Last updated Jan. 25 2020 | 2 min read
Dog’s Worst Enemy : Man
Mark Twain once said, ‘If you pick up a dog and make him prosperous, he will not bit you. This is the principle difference between a dog and a man.’
Unlike fair weather friends, a dog cares little whether he is fed scraps in a cheap tin bowl or choice meats in a glass dish engraved in his name. He faithfully follows his owner over highly polished floors in a mansion as well as course boards in a cold, rundown apartment.
It matters not to him whether the hand that strokes his back is shaky and wrinkled or its fingers well manicured and soft. When given the slightest measure of affection, the dog will return it with interest.
The dog is the only domestic animal which has served man faithfully since the Middle Stone Age. From Michelangelo’s Pomeranian, Napoleon’s Fox Terrier, Lincoln’s Teddy, or Roosevelt’s pooches, dogs have always been part of man’s life.
In spite of the long relationship between dog and man, some still fail to understand the animal’s need or comprehend his nature. There are individuals who buy a dog as they would purchase a ticket at a race track, hoping to gain. When their expectations do not come true, the ticket, or dog, is discarded.
Anyone determined to have a perfect house instead of a lived-in home should never buy a dog. The animal will cover rugs with hair, may upset the furniture, and of course cause trouble now and again, even after being trained.
When Dog’s ‘Go Human’
Another mistake often made is imposing human standards upon a dog. Although he can and should be trained, he must also be allowed to live as an animal. Dogs are made to run, not to vegetate on silk pillows. Nature endows him with a protective coat and, unless a dog is sick, he does not require turtle-neck sweaters or mink capes.
Some people handcuff a dog’s paws with diamond bracelets and bejeweled wrist watches, and dress them in coats to match their own. They blithely ignore the fact that dogs cannot tell time nor appreciate luxury as long as the owners can make him a bulletin board of their wealth or subject of discussion at a cocktail party.
The pleasures and needs of humans are not necessarily those of dogs. If he is forced into a mold alien to his nature, he can become a misfit. The increasing number of dog psychologists would decrease greatly if man would use his power of reason, which is what supposedly separates him from other animals.
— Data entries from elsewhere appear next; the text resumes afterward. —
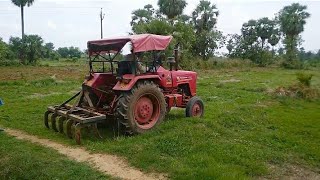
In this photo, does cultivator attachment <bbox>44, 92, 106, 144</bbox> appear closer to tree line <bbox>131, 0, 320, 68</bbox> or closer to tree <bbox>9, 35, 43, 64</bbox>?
tree line <bbox>131, 0, 320, 68</bbox>

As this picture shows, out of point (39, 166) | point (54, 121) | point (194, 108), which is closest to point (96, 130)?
point (54, 121)

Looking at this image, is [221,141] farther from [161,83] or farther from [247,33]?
[247,33]

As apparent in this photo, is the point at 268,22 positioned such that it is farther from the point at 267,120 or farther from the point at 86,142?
the point at 86,142

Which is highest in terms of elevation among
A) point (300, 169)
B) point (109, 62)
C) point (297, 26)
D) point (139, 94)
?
point (297, 26)

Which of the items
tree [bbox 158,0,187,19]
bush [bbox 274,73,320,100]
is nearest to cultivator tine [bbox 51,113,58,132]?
bush [bbox 274,73,320,100]

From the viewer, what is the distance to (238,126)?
10250 millimetres

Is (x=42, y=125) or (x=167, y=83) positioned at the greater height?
(x=167, y=83)

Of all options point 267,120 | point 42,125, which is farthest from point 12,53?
point 267,120

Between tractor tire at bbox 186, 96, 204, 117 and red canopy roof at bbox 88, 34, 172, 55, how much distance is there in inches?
83.6

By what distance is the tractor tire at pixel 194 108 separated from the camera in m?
10.7

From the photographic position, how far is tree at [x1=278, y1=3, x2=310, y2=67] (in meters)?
46.6

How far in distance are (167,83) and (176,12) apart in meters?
32.4

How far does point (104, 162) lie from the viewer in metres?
7.23

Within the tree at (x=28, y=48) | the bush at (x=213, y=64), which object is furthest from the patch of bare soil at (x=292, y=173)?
the tree at (x=28, y=48)
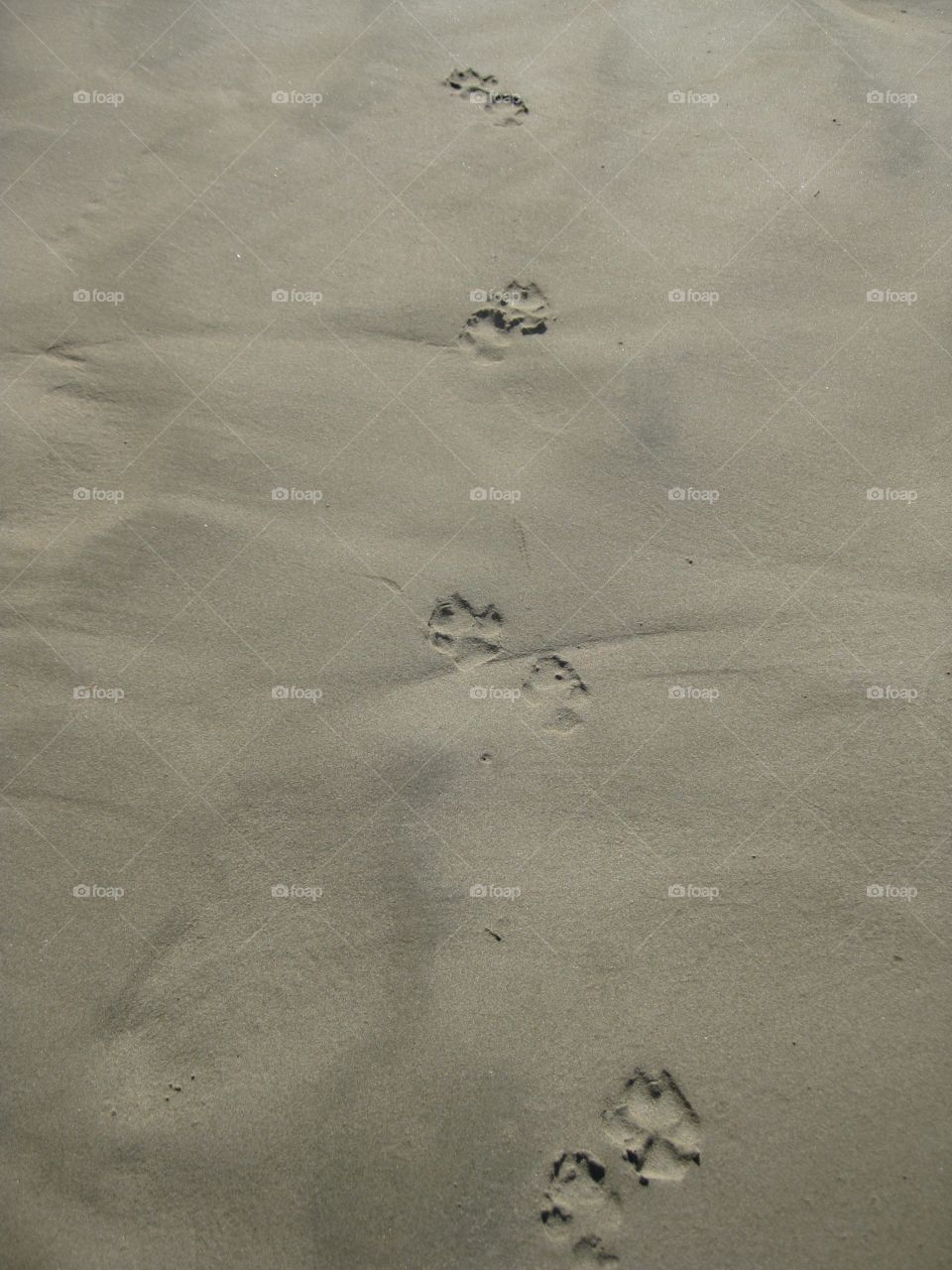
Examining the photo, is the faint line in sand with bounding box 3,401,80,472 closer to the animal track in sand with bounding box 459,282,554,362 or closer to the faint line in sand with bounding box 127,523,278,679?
the faint line in sand with bounding box 127,523,278,679

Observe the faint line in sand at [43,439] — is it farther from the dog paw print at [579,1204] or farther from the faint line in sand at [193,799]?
the dog paw print at [579,1204]

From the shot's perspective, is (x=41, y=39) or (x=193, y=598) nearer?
(x=193, y=598)

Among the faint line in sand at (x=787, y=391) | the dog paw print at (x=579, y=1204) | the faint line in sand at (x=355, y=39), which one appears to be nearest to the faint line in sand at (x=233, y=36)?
the faint line in sand at (x=355, y=39)

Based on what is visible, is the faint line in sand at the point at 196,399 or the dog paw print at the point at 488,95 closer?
the faint line in sand at the point at 196,399

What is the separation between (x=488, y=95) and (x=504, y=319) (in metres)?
1.34

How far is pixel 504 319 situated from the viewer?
373cm

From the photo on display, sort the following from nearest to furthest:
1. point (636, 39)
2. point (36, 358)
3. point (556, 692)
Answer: point (556, 692)
point (36, 358)
point (636, 39)

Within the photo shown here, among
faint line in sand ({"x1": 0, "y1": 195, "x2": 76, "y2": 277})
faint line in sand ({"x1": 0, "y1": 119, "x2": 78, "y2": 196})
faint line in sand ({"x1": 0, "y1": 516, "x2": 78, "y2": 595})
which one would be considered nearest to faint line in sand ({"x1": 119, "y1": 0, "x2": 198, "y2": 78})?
faint line in sand ({"x1": 0, "y1": 119, "x2": 78, "y2": 196})

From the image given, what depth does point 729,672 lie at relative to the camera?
→ 3508 millimetres

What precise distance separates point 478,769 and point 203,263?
3.07 meters

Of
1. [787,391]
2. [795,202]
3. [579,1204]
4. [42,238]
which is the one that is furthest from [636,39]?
[579,1204]

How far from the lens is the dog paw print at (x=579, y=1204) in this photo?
313 cm

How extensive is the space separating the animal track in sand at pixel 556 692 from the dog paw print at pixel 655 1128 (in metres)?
1.68

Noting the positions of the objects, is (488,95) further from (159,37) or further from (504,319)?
(159,37)
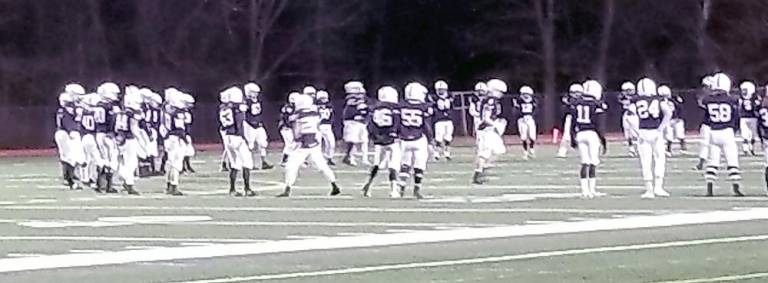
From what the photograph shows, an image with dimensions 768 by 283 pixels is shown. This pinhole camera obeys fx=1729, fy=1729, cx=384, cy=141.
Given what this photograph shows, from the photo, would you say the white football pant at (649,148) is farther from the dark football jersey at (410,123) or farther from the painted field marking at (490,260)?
the painted field marking at (490,260)

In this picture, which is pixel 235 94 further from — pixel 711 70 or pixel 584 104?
pixel 711 70

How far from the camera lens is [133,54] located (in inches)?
2175

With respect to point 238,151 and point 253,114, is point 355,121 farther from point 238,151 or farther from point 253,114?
point 238,151

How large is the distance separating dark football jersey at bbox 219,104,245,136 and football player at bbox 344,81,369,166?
820 cm

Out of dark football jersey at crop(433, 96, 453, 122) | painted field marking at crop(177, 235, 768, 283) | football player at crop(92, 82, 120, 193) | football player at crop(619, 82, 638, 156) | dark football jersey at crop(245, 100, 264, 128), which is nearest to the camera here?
painted field marking at crop(177, 235, 768, 283)

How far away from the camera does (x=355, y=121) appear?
3234cm

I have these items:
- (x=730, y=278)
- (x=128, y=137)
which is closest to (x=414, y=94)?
(x=128, y=137)

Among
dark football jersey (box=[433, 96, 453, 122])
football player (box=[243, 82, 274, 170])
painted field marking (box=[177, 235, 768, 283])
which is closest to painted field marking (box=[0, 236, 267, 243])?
painted field marking (box=[177, 235, 768, 283])

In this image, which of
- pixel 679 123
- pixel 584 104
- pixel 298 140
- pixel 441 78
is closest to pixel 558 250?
pixel 584 104

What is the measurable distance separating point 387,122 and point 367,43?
3442 centimetres

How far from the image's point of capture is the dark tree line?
54469 mm

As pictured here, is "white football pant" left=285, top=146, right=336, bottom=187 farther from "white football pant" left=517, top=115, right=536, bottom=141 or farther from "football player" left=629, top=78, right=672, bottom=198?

In this selfish world, dog is man’s most unselfish friend. In cities, he is a link between the cold, unfeeling jungle of skyscrapers and the warmth and pleasures of a responsive member of nature. Children, confined to apartments, save themselves from boredom by playing with and caring for a dog. Workers, returning home after a long day of stress and labor, feel comfortable and comforted with a dog waiting at the door, showering them with affection, and sharing their love by sitting at their feet.